Symposium : A Revolution in Fluorescence Imaging

This coming Tuesday and Wednesday (Feb 17th & 18th) at UCSD, there will be a symposium honoring Roger Tsien, featuring presentations from 32 former and current members of the Tsien Lab. The topics are quite diverse, concentrated in genetically-encoded indicators, but also featuring fluorescent cell penetrating peptides for cancer therapy, photophore ligases for imaging synaptic development, and even a radical new design for the internal combustion engine.
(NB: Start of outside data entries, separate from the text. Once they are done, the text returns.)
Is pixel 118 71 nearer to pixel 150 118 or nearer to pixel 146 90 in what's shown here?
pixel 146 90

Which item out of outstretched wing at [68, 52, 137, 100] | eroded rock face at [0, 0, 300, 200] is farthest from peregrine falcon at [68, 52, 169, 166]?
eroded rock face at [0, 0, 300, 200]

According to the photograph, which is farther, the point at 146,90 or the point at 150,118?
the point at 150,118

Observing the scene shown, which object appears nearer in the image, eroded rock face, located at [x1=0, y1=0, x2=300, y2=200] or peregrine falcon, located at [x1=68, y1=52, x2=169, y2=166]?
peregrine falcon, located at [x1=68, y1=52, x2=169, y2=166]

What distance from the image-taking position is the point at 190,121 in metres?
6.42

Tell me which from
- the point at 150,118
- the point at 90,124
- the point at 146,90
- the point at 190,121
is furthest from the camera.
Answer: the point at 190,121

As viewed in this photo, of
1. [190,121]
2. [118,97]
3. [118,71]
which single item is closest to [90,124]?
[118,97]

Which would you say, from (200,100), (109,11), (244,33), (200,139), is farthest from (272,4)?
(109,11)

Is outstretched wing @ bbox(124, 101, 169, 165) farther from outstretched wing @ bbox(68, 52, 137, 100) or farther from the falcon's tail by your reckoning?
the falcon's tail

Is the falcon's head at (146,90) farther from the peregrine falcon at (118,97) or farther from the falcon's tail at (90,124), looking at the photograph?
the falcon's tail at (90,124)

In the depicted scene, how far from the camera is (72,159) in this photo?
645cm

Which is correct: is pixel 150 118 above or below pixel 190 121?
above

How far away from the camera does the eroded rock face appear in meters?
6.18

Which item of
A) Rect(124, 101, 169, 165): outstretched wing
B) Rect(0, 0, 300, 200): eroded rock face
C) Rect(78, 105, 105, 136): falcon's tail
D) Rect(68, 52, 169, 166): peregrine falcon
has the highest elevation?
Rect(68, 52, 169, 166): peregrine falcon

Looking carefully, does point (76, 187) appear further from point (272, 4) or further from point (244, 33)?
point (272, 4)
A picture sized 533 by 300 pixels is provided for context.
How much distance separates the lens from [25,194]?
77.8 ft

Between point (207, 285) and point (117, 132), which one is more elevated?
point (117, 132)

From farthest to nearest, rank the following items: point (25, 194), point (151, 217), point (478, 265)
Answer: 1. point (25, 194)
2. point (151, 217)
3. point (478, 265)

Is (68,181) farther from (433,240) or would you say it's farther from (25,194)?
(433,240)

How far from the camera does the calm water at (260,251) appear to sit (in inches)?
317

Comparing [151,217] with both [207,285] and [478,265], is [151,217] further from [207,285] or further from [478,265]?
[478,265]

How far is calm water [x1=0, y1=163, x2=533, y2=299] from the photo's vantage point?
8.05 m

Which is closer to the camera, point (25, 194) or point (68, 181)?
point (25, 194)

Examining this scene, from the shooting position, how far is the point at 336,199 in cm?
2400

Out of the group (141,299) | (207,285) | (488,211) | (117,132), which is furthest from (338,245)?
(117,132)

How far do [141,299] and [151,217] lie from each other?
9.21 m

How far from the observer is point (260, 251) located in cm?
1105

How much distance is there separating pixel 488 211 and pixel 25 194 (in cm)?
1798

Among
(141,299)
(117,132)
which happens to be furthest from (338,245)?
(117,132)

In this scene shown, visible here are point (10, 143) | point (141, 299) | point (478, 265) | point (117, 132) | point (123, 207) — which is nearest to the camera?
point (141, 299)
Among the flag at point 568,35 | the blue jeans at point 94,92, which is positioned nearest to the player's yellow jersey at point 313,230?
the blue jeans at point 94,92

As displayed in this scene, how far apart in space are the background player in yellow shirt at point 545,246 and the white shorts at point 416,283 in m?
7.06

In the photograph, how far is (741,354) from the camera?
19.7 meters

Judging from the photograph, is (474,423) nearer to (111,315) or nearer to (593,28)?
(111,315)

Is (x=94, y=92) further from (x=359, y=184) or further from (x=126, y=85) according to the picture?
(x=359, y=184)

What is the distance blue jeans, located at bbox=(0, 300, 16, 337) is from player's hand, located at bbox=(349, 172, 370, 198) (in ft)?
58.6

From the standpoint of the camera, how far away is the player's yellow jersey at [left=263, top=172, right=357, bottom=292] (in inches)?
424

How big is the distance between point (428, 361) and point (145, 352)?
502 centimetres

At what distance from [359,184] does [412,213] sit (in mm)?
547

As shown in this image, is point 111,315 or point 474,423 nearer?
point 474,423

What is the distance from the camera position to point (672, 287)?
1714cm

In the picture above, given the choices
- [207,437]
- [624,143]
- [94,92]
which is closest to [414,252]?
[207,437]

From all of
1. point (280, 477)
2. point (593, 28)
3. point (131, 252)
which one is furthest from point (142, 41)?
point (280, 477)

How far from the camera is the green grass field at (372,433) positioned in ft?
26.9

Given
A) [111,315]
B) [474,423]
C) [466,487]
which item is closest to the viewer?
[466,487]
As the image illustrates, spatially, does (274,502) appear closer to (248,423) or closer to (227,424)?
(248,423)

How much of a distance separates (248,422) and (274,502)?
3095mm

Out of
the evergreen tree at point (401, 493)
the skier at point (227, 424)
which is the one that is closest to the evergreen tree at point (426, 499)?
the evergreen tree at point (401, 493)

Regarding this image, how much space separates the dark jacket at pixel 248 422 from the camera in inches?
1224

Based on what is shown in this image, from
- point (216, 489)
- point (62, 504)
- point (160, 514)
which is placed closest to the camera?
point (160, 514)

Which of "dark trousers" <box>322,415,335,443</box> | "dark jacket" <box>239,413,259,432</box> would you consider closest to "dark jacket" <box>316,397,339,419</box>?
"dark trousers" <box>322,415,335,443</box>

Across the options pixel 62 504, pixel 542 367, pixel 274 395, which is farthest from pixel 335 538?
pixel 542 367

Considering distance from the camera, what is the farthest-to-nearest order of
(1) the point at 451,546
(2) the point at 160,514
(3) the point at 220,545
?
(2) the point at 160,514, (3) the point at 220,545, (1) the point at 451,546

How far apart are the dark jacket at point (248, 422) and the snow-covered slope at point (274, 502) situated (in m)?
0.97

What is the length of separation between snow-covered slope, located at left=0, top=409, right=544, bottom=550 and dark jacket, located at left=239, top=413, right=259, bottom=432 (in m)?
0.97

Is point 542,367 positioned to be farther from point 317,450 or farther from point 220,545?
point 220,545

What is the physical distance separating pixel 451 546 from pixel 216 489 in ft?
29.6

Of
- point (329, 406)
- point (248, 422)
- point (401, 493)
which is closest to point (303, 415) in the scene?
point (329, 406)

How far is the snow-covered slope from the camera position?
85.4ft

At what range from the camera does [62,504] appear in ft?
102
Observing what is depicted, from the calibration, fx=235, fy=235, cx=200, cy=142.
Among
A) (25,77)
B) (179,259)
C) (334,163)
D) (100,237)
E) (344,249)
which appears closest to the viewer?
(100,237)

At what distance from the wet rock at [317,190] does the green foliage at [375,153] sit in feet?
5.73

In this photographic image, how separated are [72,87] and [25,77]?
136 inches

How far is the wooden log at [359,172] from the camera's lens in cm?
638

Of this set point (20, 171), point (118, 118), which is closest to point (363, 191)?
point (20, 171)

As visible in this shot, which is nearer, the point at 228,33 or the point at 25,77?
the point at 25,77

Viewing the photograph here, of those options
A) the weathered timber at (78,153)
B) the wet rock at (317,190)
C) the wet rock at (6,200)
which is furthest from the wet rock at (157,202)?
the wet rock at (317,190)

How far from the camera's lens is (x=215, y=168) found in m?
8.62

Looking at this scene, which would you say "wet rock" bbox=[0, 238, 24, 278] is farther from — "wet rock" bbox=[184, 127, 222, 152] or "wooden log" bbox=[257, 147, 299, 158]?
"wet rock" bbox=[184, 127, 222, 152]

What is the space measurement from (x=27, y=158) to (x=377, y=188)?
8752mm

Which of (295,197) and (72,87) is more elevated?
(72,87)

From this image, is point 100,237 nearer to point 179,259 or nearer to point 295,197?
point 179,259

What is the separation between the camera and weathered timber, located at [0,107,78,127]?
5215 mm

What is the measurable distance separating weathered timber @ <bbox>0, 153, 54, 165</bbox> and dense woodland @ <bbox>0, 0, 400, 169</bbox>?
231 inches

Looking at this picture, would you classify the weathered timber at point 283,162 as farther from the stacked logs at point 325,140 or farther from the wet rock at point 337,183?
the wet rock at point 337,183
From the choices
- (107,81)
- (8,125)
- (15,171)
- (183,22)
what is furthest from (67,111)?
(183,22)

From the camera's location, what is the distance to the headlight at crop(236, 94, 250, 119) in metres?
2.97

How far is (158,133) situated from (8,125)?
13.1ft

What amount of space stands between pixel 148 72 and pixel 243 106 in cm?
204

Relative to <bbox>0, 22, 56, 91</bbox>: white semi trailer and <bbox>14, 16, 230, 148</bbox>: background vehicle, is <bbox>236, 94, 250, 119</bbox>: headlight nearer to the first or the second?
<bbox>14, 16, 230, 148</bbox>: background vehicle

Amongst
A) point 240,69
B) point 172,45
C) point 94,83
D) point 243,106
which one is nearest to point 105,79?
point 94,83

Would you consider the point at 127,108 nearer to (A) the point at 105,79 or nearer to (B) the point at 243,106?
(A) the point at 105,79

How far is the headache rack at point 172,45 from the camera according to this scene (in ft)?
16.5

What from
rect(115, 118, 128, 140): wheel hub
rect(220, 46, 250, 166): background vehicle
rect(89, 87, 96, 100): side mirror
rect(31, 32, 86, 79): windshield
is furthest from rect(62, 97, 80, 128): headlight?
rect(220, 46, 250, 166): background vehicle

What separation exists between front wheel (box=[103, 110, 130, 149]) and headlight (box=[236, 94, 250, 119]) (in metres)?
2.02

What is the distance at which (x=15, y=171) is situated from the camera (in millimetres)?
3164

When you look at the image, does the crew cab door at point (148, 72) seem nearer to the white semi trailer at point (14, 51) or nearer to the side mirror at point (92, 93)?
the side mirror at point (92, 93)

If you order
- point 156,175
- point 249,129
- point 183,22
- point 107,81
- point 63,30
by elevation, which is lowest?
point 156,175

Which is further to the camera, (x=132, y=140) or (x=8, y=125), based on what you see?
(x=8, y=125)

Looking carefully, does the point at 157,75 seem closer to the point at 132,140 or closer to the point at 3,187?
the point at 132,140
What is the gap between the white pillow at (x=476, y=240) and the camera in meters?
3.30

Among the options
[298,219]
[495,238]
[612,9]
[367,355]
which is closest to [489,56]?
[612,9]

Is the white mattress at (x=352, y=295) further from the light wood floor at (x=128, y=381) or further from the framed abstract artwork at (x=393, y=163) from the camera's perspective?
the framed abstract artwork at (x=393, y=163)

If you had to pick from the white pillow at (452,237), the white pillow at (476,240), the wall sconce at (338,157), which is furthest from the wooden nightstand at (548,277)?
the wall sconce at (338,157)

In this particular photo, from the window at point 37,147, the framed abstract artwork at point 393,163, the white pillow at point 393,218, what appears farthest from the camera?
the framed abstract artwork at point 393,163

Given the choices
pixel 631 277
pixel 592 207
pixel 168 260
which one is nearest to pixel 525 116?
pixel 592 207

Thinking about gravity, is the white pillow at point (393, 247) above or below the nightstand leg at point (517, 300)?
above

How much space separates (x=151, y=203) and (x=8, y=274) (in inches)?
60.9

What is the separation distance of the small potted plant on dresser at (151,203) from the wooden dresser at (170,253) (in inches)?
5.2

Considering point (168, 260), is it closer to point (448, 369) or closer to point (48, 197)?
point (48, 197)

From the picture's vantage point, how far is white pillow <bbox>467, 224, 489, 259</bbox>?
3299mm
The quality of speakers and subjects looks to be outstanding.  Here is a complete schedule.  You may notice that at 11:15 AM on Tuesday in Price Center East Ballroom, I will be presenting recent progress we have made in the development of genetically-encoded calcium indicators and their application to in vivo imaging.  Don’t miss that one!  🙂  Roger’s talk, which will assuredly be equal parts absorbing, humorous, and illuminating, is at 4pm Wednesday in the Price Center Theater.

If you live in Southern California and are interesting in imaging technology, there isn’t a better place to be than this symposium.  If you can’t make it, Brain Windows will have a full write-up following the event.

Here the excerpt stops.